The Plymouth company paid $79 million to buy back its stock from its longtime engine-making partner. Investors applauded the move.
Arctic Cat Inc. said Wednesday that it has bought back all of its stock from Japanese engine maker Suzuki Motor Corp., ending a shareholder relationship that goes back more than two decades.
The $79.3 million cash deal for approximately 6.1 million shares of Class B stock pleased investors, who drove Arctic Cat's share price to its highest single-day gain since March 2009. Shares closed at $22.93, up nearly 21 percent.
Arctic Cat, based in Plymouth, designs, engineers, manufactures and markets snowmobiles and all-terrain vehicles, as well as related parts, garments and accessories.
The company's move to buy out its longtime supplier was not entirely unexpected. Arctic Cat announced in June 2010 that it would stop buying snowmobile engines from Suzuki at the end of 2013 and move the manufacturing to its plant in St. Cloud.
"As Arctic Cat tries to become a more innovative company, operationally they've been moving apart," said analyst Craig Kennison, of Robert W. Baird and Co. in Milwaukee. "Financially they're now also severing some of those ties."
Suzuki will continue to supply engine parts beyond 2013, Arctic officials said Wednesday. A Suzuki representative resigned from Arctic Cat's board, effective immediately, and was not expected to be replaced.
Suzuki has supplied engines for Arctic Cat since 1976. It became a major shareholder in June 1988, paying $12.8 million for a 33 percent stake in the company, then known as Arctco. At the time, Arctco had just rebuffed a $25 million acquisition offer from Medina-based rival Polaris.
The relationship has paid off for Suzuki, including $57 million in buybacks and dividends plus $1 billion in sales of engines and parts over the past decade. Arctic officials said this played well as it negotiated what analysts viewed as highly favorable terms of the share repurchase deal.
Arctic Cat paid Suzuki $13 per share, when the day before the buyback was announced shares had closed at $19.
Arctic Cat and Polaris are among the top four players in power sports.
Since taking over at Arctic Cat at the beginning of this year, CEO Claude Jordan has focused on building a company with a strong balance sheet that can more quickly adapt to consumer preferences, Kennison said.
The company posted strong second-quarter earnings in October and increased its guidance for the year based on better-than-expected sales of snowmobiles. It has virtually no debt and an untapped $60 million credit line.
Following the completion of the Suzuki share purchase, Arctic Cat expects to end the fiscal year with more than $60 million in cash.

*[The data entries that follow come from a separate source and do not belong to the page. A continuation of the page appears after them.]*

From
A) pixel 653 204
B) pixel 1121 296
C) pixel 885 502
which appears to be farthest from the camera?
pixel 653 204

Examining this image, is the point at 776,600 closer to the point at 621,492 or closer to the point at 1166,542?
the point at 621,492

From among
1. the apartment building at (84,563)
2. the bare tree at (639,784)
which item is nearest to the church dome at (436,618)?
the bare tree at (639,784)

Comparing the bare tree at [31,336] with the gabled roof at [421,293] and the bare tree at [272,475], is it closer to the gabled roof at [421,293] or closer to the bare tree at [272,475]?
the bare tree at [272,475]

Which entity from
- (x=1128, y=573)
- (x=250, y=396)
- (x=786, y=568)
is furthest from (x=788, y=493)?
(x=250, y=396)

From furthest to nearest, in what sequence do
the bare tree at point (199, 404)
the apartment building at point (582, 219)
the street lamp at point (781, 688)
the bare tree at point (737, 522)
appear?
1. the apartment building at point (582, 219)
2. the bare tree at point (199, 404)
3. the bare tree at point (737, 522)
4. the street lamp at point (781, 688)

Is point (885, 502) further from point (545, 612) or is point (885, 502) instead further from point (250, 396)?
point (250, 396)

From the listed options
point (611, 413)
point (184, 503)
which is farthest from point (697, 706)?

"Arctic Cat survived a very difficult environment for consumer discretionary products," Kennison said. "They've been building a balance sheet to handle this for some time."
Bringing the engine manufacturing work back to Minnesota won't affect profit margins much, but building closer to home is a key part of Arctic Cat's strategy, Jordan reiterated in a morning call to investors.
"The biggest advantage ... is the fact that we'll be able to control our own destiny," Jordan said. "If there are specific snowmobile engines, certain directions we want to go, this gives us flexibility to produce and manufacture those engines in-house and allows us to go into new spaces."